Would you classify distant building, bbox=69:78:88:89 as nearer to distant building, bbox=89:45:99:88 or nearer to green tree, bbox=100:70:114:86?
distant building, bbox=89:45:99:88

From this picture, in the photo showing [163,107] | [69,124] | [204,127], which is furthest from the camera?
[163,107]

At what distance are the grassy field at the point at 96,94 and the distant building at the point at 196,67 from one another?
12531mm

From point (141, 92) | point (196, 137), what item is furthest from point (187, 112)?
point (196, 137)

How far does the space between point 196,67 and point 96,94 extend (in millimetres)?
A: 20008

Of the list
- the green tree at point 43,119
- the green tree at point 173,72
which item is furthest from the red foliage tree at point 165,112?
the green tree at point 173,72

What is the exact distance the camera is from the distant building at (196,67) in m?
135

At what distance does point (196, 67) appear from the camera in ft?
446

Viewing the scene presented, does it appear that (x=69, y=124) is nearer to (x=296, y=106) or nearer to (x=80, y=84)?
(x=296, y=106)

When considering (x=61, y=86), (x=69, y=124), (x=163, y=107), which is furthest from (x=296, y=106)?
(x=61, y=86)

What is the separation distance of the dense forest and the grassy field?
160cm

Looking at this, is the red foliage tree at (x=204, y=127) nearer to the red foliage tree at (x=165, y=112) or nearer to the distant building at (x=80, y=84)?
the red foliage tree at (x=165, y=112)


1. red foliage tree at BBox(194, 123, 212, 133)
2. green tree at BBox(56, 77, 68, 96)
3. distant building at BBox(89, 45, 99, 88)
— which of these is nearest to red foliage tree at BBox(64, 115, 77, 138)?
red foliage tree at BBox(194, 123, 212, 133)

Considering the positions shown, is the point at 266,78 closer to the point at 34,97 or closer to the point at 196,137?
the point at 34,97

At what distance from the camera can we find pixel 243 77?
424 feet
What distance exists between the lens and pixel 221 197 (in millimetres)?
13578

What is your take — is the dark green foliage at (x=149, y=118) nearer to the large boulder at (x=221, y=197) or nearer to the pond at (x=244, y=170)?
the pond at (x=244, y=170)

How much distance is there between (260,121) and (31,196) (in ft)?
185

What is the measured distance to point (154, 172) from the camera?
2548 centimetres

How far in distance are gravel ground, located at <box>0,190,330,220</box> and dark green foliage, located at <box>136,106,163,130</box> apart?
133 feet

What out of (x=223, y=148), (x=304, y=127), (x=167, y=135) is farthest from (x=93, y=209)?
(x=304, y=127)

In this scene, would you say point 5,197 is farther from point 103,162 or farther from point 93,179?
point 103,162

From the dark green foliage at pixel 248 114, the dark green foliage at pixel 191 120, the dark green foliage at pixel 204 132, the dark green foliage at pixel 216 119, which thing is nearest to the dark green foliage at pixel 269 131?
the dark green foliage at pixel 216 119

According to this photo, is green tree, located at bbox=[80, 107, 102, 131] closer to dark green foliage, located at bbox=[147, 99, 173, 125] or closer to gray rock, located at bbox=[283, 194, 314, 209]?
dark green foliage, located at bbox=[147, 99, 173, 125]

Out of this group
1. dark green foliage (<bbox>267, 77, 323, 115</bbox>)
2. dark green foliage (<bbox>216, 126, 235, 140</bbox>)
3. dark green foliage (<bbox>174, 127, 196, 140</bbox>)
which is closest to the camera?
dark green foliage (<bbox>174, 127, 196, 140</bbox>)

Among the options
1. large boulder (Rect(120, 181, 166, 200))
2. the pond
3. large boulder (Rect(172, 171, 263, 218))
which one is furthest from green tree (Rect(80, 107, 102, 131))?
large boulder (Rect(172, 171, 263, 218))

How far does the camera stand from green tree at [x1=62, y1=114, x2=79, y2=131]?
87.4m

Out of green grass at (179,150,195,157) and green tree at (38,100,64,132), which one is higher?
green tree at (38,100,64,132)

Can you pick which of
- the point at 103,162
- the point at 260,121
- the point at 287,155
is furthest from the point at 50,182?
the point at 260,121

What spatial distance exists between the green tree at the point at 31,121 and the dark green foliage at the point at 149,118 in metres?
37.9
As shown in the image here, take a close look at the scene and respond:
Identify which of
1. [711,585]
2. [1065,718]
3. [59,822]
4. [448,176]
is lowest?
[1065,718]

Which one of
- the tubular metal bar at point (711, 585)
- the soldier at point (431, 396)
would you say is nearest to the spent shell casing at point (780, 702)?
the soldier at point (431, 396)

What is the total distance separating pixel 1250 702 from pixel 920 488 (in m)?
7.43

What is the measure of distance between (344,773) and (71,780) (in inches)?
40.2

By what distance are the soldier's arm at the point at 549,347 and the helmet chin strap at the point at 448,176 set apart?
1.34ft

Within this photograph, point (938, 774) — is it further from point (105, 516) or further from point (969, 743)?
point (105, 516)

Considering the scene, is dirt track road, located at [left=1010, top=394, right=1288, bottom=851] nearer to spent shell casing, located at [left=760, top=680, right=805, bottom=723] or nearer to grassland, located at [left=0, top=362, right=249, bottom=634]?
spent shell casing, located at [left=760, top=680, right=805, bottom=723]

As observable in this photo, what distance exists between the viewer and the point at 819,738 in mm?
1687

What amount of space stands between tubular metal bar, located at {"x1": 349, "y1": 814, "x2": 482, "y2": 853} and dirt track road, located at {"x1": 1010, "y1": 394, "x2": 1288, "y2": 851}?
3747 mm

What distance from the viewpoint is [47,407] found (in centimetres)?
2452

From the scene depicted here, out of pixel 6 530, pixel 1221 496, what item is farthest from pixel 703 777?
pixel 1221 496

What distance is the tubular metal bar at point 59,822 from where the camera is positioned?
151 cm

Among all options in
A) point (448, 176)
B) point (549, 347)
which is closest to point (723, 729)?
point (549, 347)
______________________________
--- PROBLEM ---
Output an exact copy of the lines beginning at the one that holds "What amount of" and running through the final line of the records.

--- FINAL RESULT ---
What amount of space stands between tubular metal bar, located at {"x1": 349, "y1": 814, "x2": 482, "y2": 853} and dirt track road, located at {"x1": 1010, "y1": 394, "x2": 1288, "y2": 851}?
3747 mm

What distance from the viewpoint is [47,407] found (in centimetres)?
2452

From the scene depicted here, out of pixel 6 530, pixel 1221 496, what item is farthest from pixel 703 777?
pixel 1221 496

What distance is the tubular metal bar at point 59,822 from where the camera is positioned?
151 cm

Among all options in
A) point (448, 176)
B) point (549, 347)
which is closest to point (723, 729)?
point (549, 347)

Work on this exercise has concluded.